____ GIVEN DATA

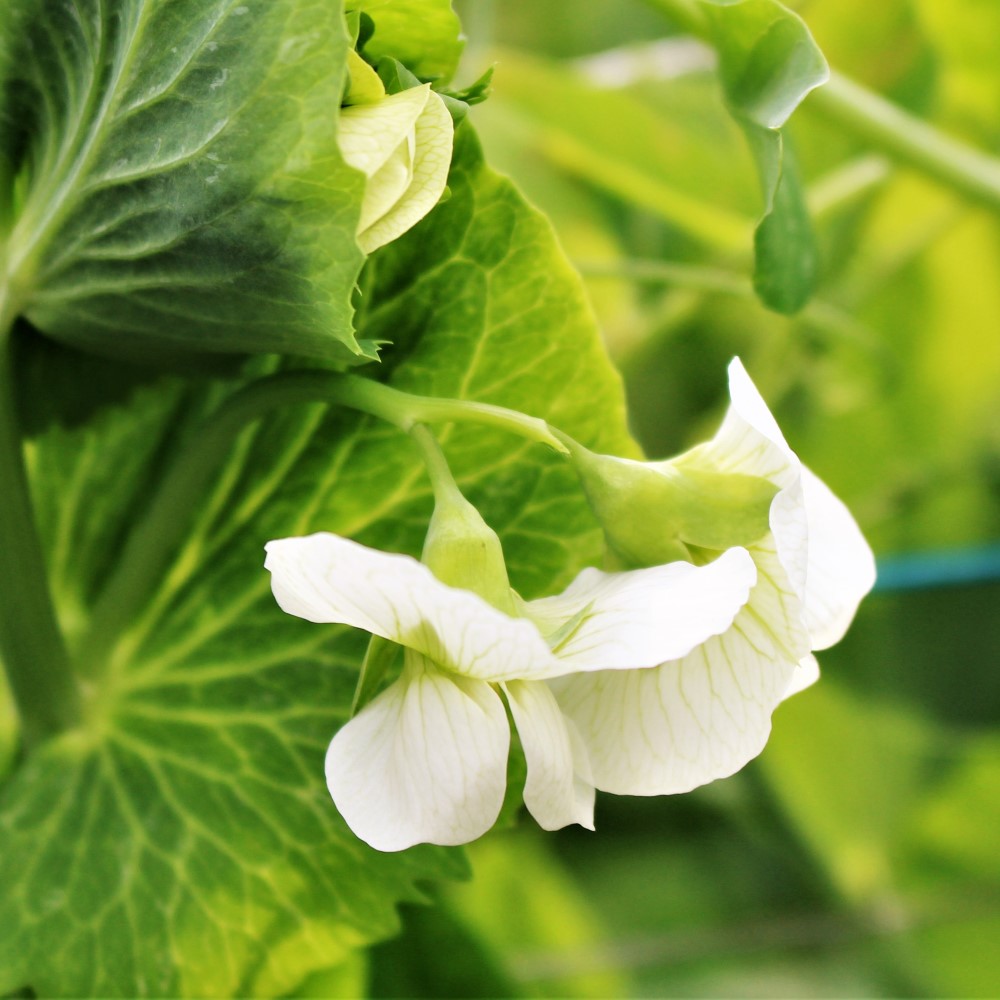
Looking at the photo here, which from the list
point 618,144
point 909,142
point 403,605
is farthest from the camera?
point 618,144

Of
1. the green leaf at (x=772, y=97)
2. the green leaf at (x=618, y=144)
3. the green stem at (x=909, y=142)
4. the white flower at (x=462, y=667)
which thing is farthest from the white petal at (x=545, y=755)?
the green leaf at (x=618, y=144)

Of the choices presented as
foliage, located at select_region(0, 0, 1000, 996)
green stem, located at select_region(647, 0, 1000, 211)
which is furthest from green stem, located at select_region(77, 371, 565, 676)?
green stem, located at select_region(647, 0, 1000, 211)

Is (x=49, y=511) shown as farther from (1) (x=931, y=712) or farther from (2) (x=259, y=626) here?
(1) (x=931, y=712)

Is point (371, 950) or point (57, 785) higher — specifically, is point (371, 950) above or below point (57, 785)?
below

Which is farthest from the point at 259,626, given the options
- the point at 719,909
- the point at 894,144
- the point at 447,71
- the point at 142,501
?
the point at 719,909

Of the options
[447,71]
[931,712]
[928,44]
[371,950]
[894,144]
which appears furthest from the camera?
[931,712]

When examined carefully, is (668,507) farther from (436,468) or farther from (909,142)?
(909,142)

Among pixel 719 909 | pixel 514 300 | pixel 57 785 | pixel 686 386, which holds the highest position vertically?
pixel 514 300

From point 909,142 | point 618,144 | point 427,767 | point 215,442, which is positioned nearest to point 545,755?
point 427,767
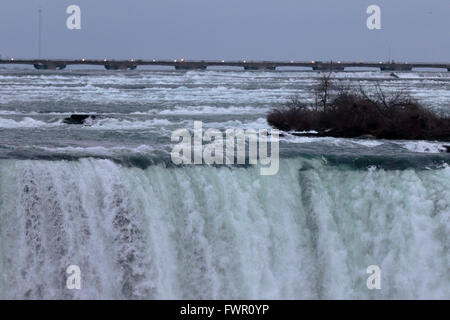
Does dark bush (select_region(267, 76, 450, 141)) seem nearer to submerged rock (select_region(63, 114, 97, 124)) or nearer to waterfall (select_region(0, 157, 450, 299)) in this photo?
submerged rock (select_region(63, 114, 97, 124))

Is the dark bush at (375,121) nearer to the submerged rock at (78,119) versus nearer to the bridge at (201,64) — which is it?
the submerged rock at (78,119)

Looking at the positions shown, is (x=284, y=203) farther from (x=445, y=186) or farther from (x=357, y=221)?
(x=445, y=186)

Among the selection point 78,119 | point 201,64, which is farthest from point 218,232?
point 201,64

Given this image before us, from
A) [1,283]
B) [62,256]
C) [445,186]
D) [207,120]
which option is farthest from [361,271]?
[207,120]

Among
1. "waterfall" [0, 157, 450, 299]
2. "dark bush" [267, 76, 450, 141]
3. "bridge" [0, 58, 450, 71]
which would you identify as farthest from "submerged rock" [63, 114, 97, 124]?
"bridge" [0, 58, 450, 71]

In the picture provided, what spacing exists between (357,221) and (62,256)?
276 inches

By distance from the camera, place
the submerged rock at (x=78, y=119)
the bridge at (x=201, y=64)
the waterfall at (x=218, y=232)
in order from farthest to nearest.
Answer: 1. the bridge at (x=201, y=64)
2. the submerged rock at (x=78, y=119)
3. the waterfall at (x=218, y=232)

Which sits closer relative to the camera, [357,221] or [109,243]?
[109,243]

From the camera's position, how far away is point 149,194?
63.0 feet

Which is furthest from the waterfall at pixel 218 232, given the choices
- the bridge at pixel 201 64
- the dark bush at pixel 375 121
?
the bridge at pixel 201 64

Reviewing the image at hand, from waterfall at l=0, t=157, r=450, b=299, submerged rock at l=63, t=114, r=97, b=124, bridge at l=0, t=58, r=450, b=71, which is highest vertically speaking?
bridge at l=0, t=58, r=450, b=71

________

## OBJECTIVE
Write out the lines above word for word, starting at the one that contains "Which is furthest from the" and ending with the very last line.

## CORRECT RESPONSE
Which is furthest from the waterfall at pixel 218 232, given the choices
- the bridge at pixel 201 64
- the dark bush at pixel 375 121
?
the bridge at pixel 201 64

Reviewing the image at hand, from waterfall at l=0, t=157, r=450, b=299, submerged rock at l=63, t=114, r=97, b=124, bridge at l=0, t=58, r=450, b=71, which is highest vertically speaking?
bridge at l=0, t=58, r=450, b=71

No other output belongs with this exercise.